SQL Server 2012 AlwaysOn – Part 8 – Failover Mechanism with SAP Netweaver

[Edit] You can find the summary of the complete series here.

In part 8 of our series we want to look a bit behind the scenes how the SAP reconnect works together with the AlwaysOn. In part #7 we referenced already to failover exercises. We need to distinguish two parts. First is the SAP part of detecting an issue with a connection and second the SQL Server part which handles a failover of the primary replica to another node. Let's look at the SAP part first.

SAP Reconnect Mechanism

SAP work processes each open their own connections to SQL Server. Around 15 years ago, SAP implemented a reconnect mechanism for their work processes which was intended to be used with Failover Cluster solutions like WSFC. The principle mechanism works like:

  • A SAP process which issues a database request or has a database request open is receiving an error message.
  • The Database Dependent Interface of the SAP ABAP stack analyzes the error code against a series of predefined error codes which usually signal a breakdown of the database connection.
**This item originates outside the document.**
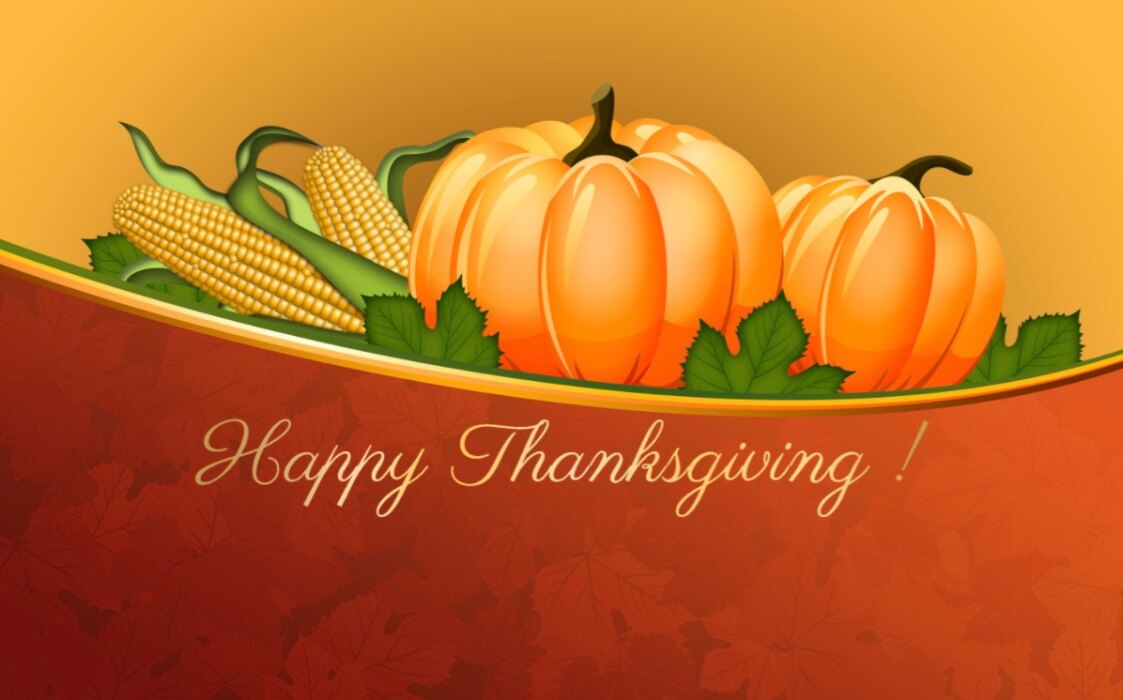 Happy Thanksgiving Wallpapers - Background Thanksgiving - HD Wallpaper
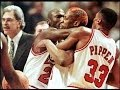 Bulls vs. Lakers - 1997 TNT game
If the error code matches one of those error codes, the SAP process is set into reconnect status and the business transaction on the SAP side is rolled back. The break and reset of the business transaction also results in a ABAP shortdump
  • The particular work process now is trying to reconnect to the database a number of times. Between the reconnect attempts, it pauses. The # of attempts and the pause are configurable with the following parameters which in current SAP Basis releases do have the following default values:
    • rsdb/reco_trials = 3
    • rsdb_reco_sleep_time = 5 - the unit given is in seconds
  • If the reconnect is successful, everything is fine again. The connection issue might have been caused by a network glitch. Everything will work again.
  • If the work process couldn't reconnect, it stays up and running, but without connection to the database. The request on the work process is resulting in an ABAP short dump. The particular work process will remain in reconnect state. Additionally all other work processes of the SAP ABAP instance are set into reconnect status as well.
  • All the work processes will now check their connection state with a short ping to the database executing a short query. If the connections are bad, they'll remain passive and not attempt a reconnect to the database up to the moment when a request is assigned to the work process which requires issuing a query against the database.
  • At this point in time the particular work process will attempt to reconnect again against the database. If the attempt is successful, the particular work process will move out of the reconnect state.
  • If the attempt is not successful, the request on the work process is answered with a short dump again and the loop of setting all the work processes into reconnect state does start again with all the processes waiting again on a request to be assigned to attempt a reconnect.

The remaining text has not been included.